Já tinha referido que casos em que mães extremamente religiosas matam os filhos por inspiração «divina» são recorrentes nos Estados Unidos.

Estas mulheres, que sofrem normalmente de doença mental grave, reclamam que as suas acções têm uma justificação religiosa, seja nos casos de Andrea Yates que afirmou ter recebido uma «ordem» do Demo para afogar os seus cinco filhos, Deanna Yates a quem Deus mandou apedrejar à morte os seus três filhos ou Dena Schlosser que quis poupar os filhos às agruras da vida terrena e entregá-los a Deus.

A recorrência do tema religião nas causas subjacentes a estes assassínios de crianças pelas mães levanta a questão se haverá culpa da religião nestes, pergunta que, nuns Estados Unidos cada vez mais próximos de uma teocracia, justificou vários estudos.

As conclusões dos peritos indicam que embora a religião não provoque distúrbios mentais per se, predisposições para este tipo de disfunções podem ser agravadas em ambientes religiosos. Para além de que certas doenças mentais são muito difíceis de identificar e tratar em seguidores de religiões para as quais o Diabo é o culpado pelos comportamentos associados a estas doenças, e que acreditam mais no poder da oração que na Ciência. Isto é, para os quais estes comportamentos devem ser tratados com rezas e/ou exorcismos e não por recurso a auxílio médico.

Os peritos sugerem ainda que em ambientes religiosos os sintomas de desordem psicológica, mesmo severa, podem parecer comportamentos normais aos fiéis: a obsessão (em relação a um líder religioso, fim do mundo, etc..) pode ser interpretada como fervor religioso e manifestações esquizofrénicas como visões religiosas.

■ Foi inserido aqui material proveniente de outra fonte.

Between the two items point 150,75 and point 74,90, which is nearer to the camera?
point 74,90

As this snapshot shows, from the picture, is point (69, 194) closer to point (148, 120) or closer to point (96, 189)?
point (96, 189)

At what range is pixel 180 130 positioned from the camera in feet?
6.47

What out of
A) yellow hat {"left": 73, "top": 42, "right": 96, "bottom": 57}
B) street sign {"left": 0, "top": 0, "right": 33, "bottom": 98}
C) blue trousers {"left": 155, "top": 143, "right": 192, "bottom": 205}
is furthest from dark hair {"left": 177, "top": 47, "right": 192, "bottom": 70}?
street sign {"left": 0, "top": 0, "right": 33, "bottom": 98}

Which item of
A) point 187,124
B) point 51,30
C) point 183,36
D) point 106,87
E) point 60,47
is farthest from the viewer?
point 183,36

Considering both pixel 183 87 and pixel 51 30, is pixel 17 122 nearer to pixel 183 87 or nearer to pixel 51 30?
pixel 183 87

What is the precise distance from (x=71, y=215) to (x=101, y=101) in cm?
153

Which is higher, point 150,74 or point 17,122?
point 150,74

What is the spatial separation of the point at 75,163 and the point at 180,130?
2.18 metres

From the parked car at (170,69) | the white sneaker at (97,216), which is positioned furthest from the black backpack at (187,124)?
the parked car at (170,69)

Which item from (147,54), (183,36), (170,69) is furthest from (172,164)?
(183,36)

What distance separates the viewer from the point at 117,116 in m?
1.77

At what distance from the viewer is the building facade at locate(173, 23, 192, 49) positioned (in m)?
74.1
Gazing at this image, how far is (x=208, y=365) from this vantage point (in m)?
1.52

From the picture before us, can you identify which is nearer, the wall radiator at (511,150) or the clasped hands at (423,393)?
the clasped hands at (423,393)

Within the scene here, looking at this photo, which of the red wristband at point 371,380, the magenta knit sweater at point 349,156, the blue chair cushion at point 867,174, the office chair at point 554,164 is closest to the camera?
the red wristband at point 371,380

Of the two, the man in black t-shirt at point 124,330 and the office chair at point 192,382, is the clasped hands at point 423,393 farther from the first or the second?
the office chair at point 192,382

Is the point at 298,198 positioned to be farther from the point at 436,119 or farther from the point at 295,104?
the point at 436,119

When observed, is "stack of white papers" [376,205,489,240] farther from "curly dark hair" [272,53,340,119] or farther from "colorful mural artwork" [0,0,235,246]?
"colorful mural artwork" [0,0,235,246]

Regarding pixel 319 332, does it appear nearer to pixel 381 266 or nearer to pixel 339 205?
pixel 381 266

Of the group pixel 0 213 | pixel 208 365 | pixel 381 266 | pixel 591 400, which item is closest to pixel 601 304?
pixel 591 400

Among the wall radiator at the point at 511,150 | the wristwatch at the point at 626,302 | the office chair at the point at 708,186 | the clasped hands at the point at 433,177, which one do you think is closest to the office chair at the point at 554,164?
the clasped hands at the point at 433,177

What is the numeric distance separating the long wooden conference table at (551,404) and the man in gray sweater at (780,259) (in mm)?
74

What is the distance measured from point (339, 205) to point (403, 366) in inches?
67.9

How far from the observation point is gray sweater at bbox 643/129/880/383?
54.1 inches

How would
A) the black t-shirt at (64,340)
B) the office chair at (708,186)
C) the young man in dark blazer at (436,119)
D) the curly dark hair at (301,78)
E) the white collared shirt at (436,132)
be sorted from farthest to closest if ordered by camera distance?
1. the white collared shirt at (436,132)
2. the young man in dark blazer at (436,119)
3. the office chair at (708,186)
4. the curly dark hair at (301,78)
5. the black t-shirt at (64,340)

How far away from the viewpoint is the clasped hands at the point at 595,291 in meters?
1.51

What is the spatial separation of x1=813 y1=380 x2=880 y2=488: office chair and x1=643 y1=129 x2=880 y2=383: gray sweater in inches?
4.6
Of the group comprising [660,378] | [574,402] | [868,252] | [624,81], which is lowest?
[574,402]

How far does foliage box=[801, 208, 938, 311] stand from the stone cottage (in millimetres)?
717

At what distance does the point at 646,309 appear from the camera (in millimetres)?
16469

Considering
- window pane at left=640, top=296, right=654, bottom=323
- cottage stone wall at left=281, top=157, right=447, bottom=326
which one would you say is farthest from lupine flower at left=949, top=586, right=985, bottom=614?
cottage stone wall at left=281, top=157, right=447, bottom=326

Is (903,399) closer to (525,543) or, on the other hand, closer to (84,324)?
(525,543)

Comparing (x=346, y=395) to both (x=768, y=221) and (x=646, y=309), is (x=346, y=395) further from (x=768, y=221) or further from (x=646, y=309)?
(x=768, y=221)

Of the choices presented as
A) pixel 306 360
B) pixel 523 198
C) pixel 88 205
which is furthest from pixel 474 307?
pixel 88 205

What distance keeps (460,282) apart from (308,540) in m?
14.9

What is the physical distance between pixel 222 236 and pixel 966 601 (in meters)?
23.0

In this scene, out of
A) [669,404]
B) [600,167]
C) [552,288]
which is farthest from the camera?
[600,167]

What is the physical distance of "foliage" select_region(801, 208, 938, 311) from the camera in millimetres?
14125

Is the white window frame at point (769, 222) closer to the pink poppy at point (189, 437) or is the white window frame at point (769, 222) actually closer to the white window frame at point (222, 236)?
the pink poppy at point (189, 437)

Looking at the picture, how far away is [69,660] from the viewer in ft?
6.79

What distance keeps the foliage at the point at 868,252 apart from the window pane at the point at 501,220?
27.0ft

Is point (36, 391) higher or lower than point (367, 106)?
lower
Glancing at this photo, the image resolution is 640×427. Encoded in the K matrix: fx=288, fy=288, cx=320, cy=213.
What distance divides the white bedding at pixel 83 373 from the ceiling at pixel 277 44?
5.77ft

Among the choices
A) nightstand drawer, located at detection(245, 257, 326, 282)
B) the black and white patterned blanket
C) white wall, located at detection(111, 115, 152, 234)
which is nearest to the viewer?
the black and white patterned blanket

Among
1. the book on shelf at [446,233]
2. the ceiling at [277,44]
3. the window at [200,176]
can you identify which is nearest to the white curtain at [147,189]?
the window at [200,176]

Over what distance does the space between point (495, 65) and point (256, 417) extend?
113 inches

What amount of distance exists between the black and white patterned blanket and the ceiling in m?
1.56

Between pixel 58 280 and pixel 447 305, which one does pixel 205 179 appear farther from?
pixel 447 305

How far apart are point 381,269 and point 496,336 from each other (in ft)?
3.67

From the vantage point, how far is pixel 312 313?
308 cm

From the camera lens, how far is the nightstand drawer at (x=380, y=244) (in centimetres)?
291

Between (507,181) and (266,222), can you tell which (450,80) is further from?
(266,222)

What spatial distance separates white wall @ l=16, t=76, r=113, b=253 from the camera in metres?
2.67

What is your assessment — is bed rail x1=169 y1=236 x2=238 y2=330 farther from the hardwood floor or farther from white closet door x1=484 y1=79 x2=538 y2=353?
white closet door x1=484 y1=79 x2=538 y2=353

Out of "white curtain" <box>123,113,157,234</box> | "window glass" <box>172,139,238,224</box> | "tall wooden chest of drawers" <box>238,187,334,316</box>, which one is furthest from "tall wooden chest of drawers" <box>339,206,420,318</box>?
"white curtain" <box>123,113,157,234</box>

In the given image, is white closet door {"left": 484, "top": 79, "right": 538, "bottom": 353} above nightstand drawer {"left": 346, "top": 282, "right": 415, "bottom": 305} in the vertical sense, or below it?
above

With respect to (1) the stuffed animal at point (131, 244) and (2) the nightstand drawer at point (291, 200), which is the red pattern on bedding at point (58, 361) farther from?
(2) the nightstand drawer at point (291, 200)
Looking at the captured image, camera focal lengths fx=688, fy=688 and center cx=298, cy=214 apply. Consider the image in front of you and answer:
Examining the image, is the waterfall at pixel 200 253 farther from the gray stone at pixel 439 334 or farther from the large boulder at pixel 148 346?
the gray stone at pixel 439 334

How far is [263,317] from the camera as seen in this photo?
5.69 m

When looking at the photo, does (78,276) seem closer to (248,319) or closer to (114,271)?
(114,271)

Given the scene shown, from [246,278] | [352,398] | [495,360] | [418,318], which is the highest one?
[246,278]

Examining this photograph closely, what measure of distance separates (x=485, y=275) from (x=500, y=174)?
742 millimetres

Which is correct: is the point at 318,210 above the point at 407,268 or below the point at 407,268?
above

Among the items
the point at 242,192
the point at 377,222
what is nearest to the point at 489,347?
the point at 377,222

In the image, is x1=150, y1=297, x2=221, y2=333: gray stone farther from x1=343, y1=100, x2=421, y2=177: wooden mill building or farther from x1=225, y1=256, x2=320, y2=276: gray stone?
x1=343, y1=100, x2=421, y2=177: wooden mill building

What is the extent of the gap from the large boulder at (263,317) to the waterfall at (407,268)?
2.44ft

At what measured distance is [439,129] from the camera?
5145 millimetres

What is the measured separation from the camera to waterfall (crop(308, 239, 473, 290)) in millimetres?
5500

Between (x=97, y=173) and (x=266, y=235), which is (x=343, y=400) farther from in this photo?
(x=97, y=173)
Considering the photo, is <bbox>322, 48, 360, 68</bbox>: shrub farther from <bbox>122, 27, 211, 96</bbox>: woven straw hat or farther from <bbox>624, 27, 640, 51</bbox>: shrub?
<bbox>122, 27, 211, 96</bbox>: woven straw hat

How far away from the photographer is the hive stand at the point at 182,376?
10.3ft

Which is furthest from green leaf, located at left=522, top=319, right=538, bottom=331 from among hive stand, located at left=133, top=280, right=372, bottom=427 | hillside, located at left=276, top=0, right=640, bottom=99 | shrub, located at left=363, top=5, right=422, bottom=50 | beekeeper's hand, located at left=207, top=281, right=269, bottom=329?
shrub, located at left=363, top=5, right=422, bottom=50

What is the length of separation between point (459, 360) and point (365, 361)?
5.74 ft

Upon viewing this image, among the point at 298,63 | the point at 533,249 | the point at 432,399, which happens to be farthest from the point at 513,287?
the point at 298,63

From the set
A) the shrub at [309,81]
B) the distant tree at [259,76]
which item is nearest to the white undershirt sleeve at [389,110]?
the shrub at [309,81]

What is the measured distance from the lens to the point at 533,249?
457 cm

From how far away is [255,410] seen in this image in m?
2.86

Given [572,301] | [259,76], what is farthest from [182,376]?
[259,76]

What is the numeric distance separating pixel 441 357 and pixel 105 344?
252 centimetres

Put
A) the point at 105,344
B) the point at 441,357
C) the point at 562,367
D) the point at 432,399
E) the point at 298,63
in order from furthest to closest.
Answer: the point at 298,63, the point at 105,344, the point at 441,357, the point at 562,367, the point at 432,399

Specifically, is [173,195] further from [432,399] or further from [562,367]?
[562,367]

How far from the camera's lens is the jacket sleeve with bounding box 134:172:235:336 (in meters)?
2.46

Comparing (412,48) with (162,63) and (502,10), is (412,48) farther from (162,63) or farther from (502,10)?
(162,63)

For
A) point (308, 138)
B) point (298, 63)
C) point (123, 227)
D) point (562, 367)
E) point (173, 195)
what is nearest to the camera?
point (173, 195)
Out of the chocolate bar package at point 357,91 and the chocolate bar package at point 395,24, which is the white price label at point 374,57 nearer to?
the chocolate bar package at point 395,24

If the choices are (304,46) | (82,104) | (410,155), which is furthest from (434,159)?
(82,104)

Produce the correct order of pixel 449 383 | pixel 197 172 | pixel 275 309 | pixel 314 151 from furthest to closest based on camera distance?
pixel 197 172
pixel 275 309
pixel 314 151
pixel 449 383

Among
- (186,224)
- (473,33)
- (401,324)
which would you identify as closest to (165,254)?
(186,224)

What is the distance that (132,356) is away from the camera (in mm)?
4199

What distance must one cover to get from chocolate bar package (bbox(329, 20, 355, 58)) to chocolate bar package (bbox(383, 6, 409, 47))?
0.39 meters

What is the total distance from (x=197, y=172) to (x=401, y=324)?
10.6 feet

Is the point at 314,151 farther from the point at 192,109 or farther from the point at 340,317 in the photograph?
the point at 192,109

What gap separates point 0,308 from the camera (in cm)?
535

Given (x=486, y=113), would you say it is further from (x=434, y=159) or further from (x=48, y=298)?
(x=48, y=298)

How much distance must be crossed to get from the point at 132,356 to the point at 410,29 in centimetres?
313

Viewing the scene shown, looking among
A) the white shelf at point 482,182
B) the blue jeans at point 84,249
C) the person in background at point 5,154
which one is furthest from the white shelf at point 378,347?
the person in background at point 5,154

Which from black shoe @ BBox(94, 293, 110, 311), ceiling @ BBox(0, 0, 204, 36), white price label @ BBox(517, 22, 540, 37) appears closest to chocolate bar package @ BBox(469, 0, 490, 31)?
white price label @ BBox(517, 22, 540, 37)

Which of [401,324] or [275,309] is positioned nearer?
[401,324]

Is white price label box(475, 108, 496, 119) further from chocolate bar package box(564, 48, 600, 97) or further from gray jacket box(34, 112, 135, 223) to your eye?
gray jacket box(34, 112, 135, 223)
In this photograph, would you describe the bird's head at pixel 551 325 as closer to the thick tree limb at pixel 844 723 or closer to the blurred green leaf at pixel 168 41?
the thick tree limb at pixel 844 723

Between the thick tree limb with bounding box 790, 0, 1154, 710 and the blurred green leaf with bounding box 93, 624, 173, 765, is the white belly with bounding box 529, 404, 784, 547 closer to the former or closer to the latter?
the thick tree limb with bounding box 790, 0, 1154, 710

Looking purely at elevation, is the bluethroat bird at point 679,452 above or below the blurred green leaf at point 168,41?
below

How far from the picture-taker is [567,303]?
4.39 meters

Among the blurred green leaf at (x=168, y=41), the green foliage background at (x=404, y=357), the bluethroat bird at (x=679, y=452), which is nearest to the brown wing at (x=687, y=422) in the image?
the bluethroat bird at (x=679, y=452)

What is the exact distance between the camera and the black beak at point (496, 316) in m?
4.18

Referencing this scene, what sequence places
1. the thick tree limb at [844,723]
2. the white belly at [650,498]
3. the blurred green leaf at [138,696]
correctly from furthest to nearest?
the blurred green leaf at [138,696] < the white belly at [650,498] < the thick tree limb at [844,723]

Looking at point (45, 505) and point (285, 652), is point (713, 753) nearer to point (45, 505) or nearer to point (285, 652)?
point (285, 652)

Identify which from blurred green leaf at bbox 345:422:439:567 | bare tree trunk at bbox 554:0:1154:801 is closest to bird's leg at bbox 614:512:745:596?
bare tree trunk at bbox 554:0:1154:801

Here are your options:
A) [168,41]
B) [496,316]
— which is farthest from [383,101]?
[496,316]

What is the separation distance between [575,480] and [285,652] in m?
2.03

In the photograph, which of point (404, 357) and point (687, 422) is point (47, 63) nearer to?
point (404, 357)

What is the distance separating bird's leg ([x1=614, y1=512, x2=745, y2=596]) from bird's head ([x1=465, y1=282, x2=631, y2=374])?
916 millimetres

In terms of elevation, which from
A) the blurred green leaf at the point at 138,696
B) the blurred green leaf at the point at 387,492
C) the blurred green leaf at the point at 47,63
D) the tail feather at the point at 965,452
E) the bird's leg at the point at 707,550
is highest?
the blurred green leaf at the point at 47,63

Tudo isto porque em Oakland, São Francisco, mais uma mulher está a ser julgada por ter morto os filhos alegadamente por ordem de Deus. Lashuan Harris, diagnosticada com esquizofrenia paranóica, afirmou que matou os seus filhos Trayshaun Harris, seis anos, Taronta Ray Greely Jr., de dois anos e Joshua Greely de 16 meses porque a voz de Deus ordenou o seu sacríficio. Sacríficio perfeitamente plausível para uma pessoa muito religiosa, como afirmam os familiares, que cresceu numa religião, o cristianismo, que aponta como doutrina fundamental uma aceitação submissa da vontade de Deus, Deus que nas escrituras «sagradas» ordena a Abraão para assassinar o filho.

Outra questão levantada por estes casos de distúrbios mentais responsáveis por comportamentos criminosos, que a justiça da maioria dos países considera não serem imputáveis, isto é, que o doente não é responsável pelos seus actos, tem a ver com o castigo divino aos pecadores, que pecam devido a serem naturalmente perversos e recusarem a sujeição redentora à vontade divina, alijando o fardo do livre arbítrio, a origem do Mal do Agostinho tão do agrado do actual Papa.

Mas que livre arbítrio tem um esquizofrénico ou um maníaco-depressivo não medicados? Qual é a essência do seu «eu», aquilo a que os cristãos chamam alma? O «eu» medicado ou o «eu» não medicado? Que acontecia às «almas» destes doentes antes de a ciência ter identificado os distúrbios?

Parece-me um bocado bizarro que os católicos não achem estranho que o seu Deus supostamente misericordioso tenha condenado às profundas do Inferno milhões de seres humanos que «conspurcaram» as respectivas almas devido a distúrbios biológicos. E repudiaram a «salvação» devido aos mesmos distúrbios. Ou será que há um limbo especial para estes «pecadores»?

Talvez por isso a Igreja Católica esteja em franca recuperação do Diabo e tente vender esses comportamentos como possessões diabólicas e quejandos…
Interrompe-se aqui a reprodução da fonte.